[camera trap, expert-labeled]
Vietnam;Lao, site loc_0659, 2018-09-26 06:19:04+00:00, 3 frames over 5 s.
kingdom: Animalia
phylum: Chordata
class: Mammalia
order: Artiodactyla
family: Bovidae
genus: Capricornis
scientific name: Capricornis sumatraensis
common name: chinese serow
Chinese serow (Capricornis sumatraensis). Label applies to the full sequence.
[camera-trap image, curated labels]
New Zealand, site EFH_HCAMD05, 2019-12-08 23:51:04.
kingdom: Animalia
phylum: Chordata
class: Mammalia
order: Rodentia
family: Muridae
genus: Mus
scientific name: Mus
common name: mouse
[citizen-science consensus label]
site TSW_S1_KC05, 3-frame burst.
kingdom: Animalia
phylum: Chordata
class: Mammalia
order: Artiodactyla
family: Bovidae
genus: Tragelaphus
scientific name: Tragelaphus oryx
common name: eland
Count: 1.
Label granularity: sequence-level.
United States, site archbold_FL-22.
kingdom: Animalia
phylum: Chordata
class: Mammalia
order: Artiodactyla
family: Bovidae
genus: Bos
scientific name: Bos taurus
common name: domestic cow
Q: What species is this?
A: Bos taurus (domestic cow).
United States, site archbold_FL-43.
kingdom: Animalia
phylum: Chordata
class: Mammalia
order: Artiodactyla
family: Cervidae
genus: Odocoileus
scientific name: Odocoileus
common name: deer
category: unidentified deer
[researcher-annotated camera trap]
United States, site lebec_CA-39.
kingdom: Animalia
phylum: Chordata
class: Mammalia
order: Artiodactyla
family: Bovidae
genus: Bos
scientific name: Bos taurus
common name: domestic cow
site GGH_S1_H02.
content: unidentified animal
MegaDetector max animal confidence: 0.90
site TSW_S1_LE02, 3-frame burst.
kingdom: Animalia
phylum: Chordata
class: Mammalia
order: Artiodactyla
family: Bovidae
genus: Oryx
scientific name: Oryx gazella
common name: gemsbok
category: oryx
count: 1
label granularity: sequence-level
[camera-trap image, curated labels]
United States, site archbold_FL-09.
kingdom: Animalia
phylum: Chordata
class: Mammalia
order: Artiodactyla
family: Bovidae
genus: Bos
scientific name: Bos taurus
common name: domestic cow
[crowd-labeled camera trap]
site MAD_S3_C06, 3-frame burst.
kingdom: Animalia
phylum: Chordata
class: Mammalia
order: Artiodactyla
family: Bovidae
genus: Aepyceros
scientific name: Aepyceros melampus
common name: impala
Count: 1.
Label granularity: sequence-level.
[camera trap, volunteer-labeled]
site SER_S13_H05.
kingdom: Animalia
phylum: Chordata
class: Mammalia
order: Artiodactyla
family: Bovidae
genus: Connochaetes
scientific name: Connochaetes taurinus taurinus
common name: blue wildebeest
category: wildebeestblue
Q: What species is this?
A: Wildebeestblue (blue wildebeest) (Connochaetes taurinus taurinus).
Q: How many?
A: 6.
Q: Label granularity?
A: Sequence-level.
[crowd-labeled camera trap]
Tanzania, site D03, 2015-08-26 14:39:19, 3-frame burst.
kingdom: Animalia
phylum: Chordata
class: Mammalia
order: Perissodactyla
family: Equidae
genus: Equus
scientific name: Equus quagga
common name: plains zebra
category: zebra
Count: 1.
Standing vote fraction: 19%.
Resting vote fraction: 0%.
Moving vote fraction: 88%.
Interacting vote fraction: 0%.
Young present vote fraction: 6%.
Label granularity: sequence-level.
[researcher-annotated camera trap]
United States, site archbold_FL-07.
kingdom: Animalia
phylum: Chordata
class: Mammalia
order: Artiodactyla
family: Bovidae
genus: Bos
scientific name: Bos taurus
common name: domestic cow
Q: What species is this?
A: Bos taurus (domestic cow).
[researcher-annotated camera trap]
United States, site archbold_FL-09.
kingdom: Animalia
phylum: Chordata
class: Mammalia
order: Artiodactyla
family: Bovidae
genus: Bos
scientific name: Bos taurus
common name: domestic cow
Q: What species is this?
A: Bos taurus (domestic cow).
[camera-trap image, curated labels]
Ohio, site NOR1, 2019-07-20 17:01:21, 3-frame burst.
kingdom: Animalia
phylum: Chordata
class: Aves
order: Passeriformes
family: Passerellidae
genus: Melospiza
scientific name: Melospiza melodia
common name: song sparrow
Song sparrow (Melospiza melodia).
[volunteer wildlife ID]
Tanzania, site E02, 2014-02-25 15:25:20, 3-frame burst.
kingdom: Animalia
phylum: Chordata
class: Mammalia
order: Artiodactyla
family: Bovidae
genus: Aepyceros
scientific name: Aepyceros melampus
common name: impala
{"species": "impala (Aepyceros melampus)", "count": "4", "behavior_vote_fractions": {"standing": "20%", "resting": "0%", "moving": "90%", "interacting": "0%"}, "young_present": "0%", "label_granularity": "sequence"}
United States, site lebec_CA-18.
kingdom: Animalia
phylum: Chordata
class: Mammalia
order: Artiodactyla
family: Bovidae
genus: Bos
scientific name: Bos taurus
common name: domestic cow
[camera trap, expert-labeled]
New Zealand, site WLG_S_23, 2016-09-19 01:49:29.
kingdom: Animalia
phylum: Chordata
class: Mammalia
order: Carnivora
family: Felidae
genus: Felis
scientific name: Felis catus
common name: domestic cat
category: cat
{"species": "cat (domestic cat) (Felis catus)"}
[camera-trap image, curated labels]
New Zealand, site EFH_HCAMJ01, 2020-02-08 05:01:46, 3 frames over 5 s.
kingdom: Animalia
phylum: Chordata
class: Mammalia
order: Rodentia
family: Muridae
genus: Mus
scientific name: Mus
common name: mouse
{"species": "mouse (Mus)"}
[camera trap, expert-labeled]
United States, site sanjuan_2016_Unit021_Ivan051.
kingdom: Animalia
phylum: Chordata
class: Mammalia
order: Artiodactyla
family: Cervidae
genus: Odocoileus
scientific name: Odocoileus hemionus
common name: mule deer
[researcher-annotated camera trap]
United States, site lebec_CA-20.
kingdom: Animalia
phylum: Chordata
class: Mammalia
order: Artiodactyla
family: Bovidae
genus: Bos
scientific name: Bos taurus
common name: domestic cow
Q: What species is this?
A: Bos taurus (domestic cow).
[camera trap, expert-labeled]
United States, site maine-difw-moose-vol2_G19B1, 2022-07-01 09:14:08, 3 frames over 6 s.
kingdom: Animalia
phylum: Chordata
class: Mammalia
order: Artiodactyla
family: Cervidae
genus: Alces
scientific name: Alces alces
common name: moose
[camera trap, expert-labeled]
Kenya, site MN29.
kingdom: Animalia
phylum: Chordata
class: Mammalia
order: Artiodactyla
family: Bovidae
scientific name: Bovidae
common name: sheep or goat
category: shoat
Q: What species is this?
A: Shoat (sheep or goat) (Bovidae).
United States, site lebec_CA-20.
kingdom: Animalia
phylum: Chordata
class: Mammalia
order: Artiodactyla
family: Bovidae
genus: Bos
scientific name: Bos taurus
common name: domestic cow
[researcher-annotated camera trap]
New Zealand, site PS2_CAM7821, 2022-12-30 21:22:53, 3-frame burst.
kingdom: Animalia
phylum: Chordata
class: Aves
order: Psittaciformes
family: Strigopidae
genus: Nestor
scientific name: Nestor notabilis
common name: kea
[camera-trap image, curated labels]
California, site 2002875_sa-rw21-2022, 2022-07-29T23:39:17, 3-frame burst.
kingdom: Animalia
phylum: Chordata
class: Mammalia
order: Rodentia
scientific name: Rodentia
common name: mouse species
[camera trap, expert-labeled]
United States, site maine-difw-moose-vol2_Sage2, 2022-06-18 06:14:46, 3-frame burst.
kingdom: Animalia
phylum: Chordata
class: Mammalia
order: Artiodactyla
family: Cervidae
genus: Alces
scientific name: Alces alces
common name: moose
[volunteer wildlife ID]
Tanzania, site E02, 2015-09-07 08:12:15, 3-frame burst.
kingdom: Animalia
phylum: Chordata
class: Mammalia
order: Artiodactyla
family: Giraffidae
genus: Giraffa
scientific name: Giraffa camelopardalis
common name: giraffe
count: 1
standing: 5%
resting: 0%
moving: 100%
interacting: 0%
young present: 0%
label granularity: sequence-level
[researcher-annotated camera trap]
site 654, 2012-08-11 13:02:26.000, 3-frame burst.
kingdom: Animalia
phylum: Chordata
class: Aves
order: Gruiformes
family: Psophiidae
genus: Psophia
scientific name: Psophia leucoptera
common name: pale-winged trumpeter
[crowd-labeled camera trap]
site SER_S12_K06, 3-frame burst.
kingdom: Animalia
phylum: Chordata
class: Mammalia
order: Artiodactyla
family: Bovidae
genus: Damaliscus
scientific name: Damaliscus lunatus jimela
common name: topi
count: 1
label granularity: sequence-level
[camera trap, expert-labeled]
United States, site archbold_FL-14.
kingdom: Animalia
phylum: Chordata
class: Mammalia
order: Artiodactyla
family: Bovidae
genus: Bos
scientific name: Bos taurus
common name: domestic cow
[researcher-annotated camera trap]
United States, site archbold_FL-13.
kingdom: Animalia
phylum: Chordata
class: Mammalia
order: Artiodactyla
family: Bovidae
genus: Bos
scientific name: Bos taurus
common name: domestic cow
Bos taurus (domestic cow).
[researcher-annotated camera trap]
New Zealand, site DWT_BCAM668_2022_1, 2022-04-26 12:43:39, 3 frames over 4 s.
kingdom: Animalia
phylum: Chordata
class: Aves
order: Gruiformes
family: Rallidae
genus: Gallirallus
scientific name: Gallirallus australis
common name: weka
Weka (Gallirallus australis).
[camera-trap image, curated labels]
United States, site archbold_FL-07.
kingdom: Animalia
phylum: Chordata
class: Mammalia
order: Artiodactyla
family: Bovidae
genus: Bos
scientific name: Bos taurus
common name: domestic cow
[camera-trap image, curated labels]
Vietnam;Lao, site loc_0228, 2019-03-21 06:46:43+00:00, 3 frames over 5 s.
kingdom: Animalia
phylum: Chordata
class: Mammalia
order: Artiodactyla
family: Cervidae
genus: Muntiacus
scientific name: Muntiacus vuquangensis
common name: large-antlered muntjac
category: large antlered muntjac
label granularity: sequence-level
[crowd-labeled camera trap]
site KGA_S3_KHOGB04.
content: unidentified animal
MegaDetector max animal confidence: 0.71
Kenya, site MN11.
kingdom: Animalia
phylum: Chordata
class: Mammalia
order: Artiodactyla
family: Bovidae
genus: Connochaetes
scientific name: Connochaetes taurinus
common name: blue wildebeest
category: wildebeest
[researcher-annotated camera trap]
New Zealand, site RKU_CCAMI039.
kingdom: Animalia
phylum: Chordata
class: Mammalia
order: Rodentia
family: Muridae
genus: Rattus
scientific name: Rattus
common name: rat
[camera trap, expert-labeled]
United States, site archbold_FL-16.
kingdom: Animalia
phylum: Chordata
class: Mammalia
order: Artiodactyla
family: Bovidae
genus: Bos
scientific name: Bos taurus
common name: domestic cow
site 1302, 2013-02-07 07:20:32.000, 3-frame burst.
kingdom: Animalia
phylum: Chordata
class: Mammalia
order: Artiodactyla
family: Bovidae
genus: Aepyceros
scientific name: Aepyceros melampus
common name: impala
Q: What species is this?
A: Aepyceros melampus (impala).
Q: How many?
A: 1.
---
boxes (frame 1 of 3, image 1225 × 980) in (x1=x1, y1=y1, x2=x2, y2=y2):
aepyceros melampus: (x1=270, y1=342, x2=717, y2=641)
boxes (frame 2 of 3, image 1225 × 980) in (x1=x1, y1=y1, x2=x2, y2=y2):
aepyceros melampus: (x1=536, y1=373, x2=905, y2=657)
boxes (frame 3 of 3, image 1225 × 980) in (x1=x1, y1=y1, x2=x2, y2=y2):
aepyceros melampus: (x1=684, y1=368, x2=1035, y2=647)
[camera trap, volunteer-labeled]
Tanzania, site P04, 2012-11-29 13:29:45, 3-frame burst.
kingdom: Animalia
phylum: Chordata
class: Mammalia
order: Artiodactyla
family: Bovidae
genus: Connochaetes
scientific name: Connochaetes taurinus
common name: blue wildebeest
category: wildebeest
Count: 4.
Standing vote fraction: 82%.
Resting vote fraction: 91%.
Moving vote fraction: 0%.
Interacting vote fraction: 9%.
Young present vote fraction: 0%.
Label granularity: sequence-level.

- [Required action]: Copy every line of the listing that includes the string "Odocoileus".

- [Task output]:
genus: Odocoileus
scientific name: Odocoileus
genus: Odocoileus
scientific name: Odocoileus hemionus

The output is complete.